Wynn had until June 1 to leave the property, according to the separation package he signed in February with the casino operator. Wynn had been paying $305,680 a year to live in the 6,233-square-foot residence.
“He has vacated his villa,” Wynn Resorts Senior Vice President and General Counsel Jacqui Krum told Massachusetts regulators on Friday. ”There are a few boxes in storage — that is the extent of the property that is still owned by Mr. Wynn [at Wynn Las Vegas].”
Steve Wynn has taken back most of the art he had on display at his casinos with the exception of a few vases in one of the restaurants, General Counsel Kim Sinatra told regulators.
“We have settled out any ongoing relationship with respect to the art,” she said.
His early departure came prior to a key meeting Friday involving his lawyers, Wynn Resorts executives and Massachusetts gaming regulators over whether the 76-year old billionaire should still be considered a ”qualifier” for the company’s Boston-area license.
Massachusetts gaming regulations require officers, directors, large shareholders and anyone deemed capable of influencing the policies of a licensed gaming company to submit to background checks for suitability.
Steve Wynn stepped down from all Wynn Resorts positions in February and sold all his shares in March. Yet the regulators are concerned that such a ”powerful personality” could still have influence over company executives and directors that he has known for decades.
Maddox his own man
Chief Executive Officer Matt Maddox defended his independence from his influential predecessor on Friday, saying he was being groomed since 2013 to succeed Wynn as chief executive officer and had a list of changes he planned to implement.
The original succession plan foresaw Maddox taking the helm in 2020, with Wynn remaining on the board.
”When you are in that role, you keep a list of things that you would do differently because you have to be your own leader when you step in,” he told regulators.

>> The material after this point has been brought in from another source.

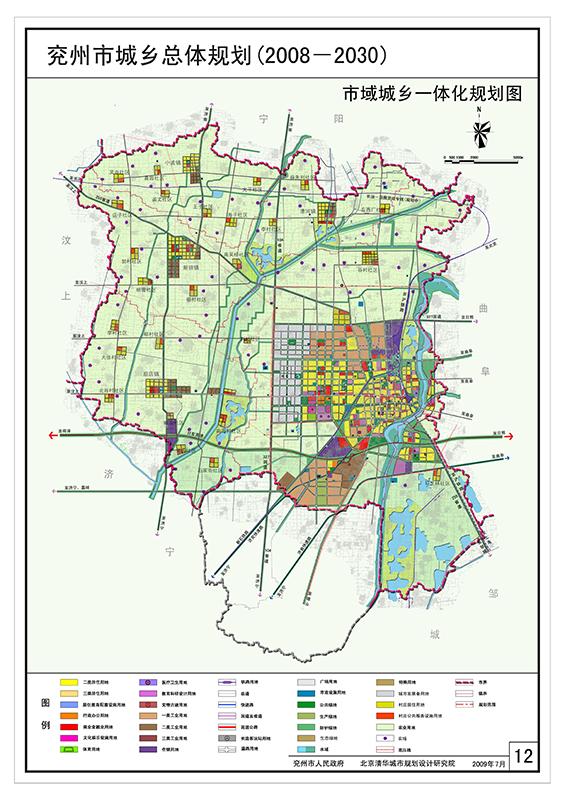 兖州市城乡总体规划(2008-2030)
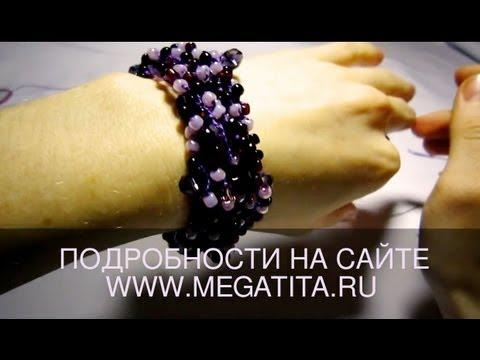 Уроки по изготовлению браслетов из бисера - видео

Maddox told regulators that Steve Wynn will not be voting his shares at this year’s annual meeting. Wynn sold his nearly 12 percent stake in late March after the cutoff for board voting.
Krum told regulators that company directors and officers must now report any contact they have with Steve Wynn to general counsel within 48 hours. The company will provide information about those contacts to Massachusetts regulators, she said.
Elaine Wynn, Steve Wynn’s ex-wife, has called on shareholders to kick John Hagenbuch off the board at this year’s election. Hagenbuch’s chances of re-election will be tougher without the vote of Steve Wynn.